# Problem requirements
Word for word, retype every entry in the listing.

# Data to examine
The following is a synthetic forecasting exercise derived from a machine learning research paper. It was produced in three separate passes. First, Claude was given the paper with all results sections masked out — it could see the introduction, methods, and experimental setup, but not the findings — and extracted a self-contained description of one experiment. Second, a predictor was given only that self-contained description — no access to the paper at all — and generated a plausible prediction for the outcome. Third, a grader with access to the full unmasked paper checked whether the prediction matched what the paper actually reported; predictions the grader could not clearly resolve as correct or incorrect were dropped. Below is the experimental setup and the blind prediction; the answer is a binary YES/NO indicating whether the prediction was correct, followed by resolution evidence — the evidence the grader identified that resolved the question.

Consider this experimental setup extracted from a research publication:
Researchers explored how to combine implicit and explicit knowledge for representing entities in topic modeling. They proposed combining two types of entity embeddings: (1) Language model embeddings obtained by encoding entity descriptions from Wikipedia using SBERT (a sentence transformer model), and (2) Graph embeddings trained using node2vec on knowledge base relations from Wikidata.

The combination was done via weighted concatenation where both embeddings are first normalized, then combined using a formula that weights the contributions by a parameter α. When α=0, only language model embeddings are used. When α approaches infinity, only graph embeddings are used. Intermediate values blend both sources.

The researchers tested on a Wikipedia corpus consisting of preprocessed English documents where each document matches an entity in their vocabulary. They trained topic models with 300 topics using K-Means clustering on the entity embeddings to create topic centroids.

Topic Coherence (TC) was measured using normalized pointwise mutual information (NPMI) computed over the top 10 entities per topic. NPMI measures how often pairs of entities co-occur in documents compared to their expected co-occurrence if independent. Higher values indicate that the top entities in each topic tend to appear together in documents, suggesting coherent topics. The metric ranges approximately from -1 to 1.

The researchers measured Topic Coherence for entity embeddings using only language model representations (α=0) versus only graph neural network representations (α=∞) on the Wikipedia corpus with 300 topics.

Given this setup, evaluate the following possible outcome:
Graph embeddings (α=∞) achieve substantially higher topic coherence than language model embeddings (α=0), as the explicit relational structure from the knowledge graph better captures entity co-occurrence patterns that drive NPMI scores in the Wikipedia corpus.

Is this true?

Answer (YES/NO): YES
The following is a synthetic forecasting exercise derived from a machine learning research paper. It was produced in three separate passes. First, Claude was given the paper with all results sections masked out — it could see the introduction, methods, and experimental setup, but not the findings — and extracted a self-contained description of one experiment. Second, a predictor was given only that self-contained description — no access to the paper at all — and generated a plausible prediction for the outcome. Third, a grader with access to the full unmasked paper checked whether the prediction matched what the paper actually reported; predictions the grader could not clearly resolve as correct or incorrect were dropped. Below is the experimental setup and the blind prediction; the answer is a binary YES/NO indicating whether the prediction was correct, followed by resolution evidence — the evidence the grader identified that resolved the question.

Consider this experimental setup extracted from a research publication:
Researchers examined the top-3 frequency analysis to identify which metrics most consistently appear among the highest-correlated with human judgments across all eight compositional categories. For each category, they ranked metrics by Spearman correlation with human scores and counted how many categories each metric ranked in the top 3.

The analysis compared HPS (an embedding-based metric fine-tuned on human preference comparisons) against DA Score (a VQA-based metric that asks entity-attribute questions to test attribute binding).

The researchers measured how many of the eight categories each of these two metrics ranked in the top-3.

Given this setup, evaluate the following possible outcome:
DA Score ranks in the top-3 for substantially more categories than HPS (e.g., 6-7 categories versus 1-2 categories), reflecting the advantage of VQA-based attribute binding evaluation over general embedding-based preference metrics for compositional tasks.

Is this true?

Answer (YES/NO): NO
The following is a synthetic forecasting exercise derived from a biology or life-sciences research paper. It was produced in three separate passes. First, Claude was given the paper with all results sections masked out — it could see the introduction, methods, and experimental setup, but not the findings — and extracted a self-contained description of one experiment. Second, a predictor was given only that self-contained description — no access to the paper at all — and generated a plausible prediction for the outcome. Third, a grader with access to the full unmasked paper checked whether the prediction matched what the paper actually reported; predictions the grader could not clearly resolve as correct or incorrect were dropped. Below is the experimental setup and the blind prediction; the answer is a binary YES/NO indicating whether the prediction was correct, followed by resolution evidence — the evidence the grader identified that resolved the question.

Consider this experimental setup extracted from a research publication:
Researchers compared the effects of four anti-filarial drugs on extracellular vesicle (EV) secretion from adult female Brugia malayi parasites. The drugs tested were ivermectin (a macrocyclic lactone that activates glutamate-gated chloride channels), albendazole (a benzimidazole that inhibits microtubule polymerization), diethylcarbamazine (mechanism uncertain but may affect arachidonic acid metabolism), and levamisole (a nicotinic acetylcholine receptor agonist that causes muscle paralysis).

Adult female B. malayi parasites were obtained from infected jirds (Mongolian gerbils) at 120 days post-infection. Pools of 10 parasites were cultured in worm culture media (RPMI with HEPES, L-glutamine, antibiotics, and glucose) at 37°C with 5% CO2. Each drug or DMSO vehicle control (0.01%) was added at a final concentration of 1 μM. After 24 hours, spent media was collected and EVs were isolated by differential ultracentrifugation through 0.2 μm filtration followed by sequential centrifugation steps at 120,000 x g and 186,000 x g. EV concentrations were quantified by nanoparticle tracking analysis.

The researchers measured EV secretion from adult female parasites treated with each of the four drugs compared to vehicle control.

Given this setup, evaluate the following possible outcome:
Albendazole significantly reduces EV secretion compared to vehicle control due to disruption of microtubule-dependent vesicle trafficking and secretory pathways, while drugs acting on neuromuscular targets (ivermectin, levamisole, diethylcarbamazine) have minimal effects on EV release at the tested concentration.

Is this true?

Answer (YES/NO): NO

# Result of this exercise
The following is a synthetic forecasting exercise derived from a machine learning research paper. It was produced in three separate passes. First, Claude was given the paper with all results sections masked out — it could see the introduction, methods, and experimental setup, but not the findings — and extracted a self-contained description of one experiment. Second, a predictor was given only that self-contained description — no access to the paper at all — and generated a plausible prediction for the outcome. Third, a grader with access to the full unmasked paper checked whether the prediction matched what the paper actually reported; predictions the grader could not clearly resolve as correct or incorrect were dropped. Below is the experimental setup and the blind prediction; the answer is a binary YES/NO indicating whether the prediction was correct, followed by resolution evidence — the evidence the grader identified that resolved the question.

Consider this experimental setup extracted from a research publication:
Researchers explored how to combine implicit and explicit knowledge for representing entities in topic modeling. They proposed combining two types of entity embeddings: (1) Language model embeddings obtained by encoding entity descriptions from Wikipedia using SBERT (a sentence transformer model), and (2) Graph embeddings trained using node2vec on knowledge base relations from Wikidata.

The combination was done via weighted concatenation where both embeddings are first normalized, then combined using a formula that weights the contributions by a parameter α. When α=0, only language model embeddings are used. When α approaches infinity, only graph embeddings are used. Intermediate values blend both sources.

The researchers tested on a Wikipedia corpus consisting of preprocessed English documents where each document matches an entity in their vocabulary. They trained topic models with 300 topics using K-Means clustering on the entity embeddings to create topic centroids.

Topic Coherence (TC) was measured using normalized pointwise mutual information (NPMI) computed over the top 10 entities per topic. NPMI measures how often pairs of entities co-occur in documents compared to their expected co-occurrence if independent. Higher values indicate that the top entities in each topic tend to appear together in documents, suggesting coherent topics. The metric ranges approximately from -1 to 1.

The researchers measured Topic Coherence for entity embeddings using only language model representations (α=0) versus only graph neural network representations (α=∞) on the Wikipedia corpus with 300 topics.

Given this setup, evaluate the following possible outcome:
Graph embeddings (α=∞) achieve substantially higher topic coherence than language model embeddings (α=0), as the explicit relational structure from the knowledge graph better captures entity co-occurrence patterns that drive NPMI scores in the Wikipedia corpus.

Is this true?

Answer (YES/NO): YES
The following is a synthetic forecasting exercise derived from a machine learning research paper. It was produced in three separate passes. First, Claude was given the paper with all results sections masked out — it could see the introduction, methods, and experimental setup, but not the findings — and extracted a self-contained description of one experiment. Second, a predictor was given only that self-contained description — no access to the paper at all — and generated a plausible prediction for the outcome. Third, a grader with access to the full unmasked paper checked whether the prediction matched what the paper actually reported; predictions the grader could not clearly resolve as correct or incorrect were dropped. Below is the experimental setup and the blind prediction; the answer is a binary YES/NO indicating whether the prediction was correct, followed by resolution evidence — the evidence the grader identified that resolved the question.

Consider this experimental setup extracted from a research publication:
Researchers examined the top-3 frequency analysis to identify which metrics most consistently appear among the highest-correlated with human judgments across all eight compositional categories. For each category, they ranked metrics by Spearman correlation with human scores and counted how many categories each metric ranked in the top 3.

The analysis compared HPS (an embedding-based metric fine-tuned on human preference comparisons) against DA Score (a VQA-based metric that asks entity-attribute questions to test attribute binding).

The researchers measured how many of the eight categories each of these two metrics ranked in the top-3.

Given this setup, evaluate the following possible outcome:
DA Score ranks in the top-3 for substantially more categories than HPS (e.g., 6-7 categories versus 1-2 categories), reflecting the advantage of VQA-based attribute binding evaluation over general embedding-based preference metrics for compositional tasks.

Is this true?

Answer (YES/NO): NO
The following is a synthetic forecasting exercise derived from a biology or life-sciences research paper. It was produced in three separate passes. First, Claude was given the paper with all results sections masked out — it could see the introduction, methods, and experimental setup, but not the findings — and extracted a self-contained description of one experiment. Second, a predictor was given only that self-contained description — no access to the paper at all — and generated a plausible prediction for the outcome. Third, a grader with access to the full unmasked paper checked whether the prediction matched what the paper actually reported; predictions the grader could not clearly resolve as correct or incorrect were dropped. Below is the experimental setup and the blind prediction; the answer is a binary YES/NO indicating whether the prediction was correct, followed by resolution evidence — the evidence the grader identified that resolved the question.

Consider this experimental setup extracted from a research publication:
Researchers compared the effects of four anti-filarial drugs on extracellular vesicle (EV) secretion from adult female Brugia malayi parasites. The drugs tested were ivermectin (a macrocyclic lactone that activates glutamate-gated chloride channels), albendazole (a benzimidazole that inhibits microtubule polymerization), diethylcarbamazine (mechanism uncertain but may affect arachidonic acid metabolism), and levamisole (a nicotinic acetylcholine receptor agonist that causes muscle paralysis).

Adult female B. malayi parasites were obtained from infected jirds (Mongolian gerbils) at 120 days post-infection. Pools of 10 parasites were cultured in worm culture media (RPMI with HEPES, L-glutamine, antibiotics, and glucose) at 37°C with 5% CO2. Each drug or DMSO vehicle control (0.01%) was added at a final concentration of 1 μM. After 24 hours, spent media was collected and EVs were isolated by differential ultracentrifugation through 0.2 μm filtration followed by sequential centrifugation steps at 120,000 x g and 186,000 x g. EV concentrations were quantified by nanoparticle tracking analysis.

The researchers measured EV secretion from adult female parasites treated with each of the four drugs compared to vehicle control.

Given this setup, evaluate the following possible outcome:
Albendazole significantly reduces EV secretion compared to vehicle control due to disruption of microtubule-dependent vesicle trafficking and secretory pathways, while drugs acting on neuromuscular targets (ivermectin, levamisole, diethylcarbamazine) have minimal effects on EV release at the tested concentration.

Is this true?

Answer (YES/NO): NO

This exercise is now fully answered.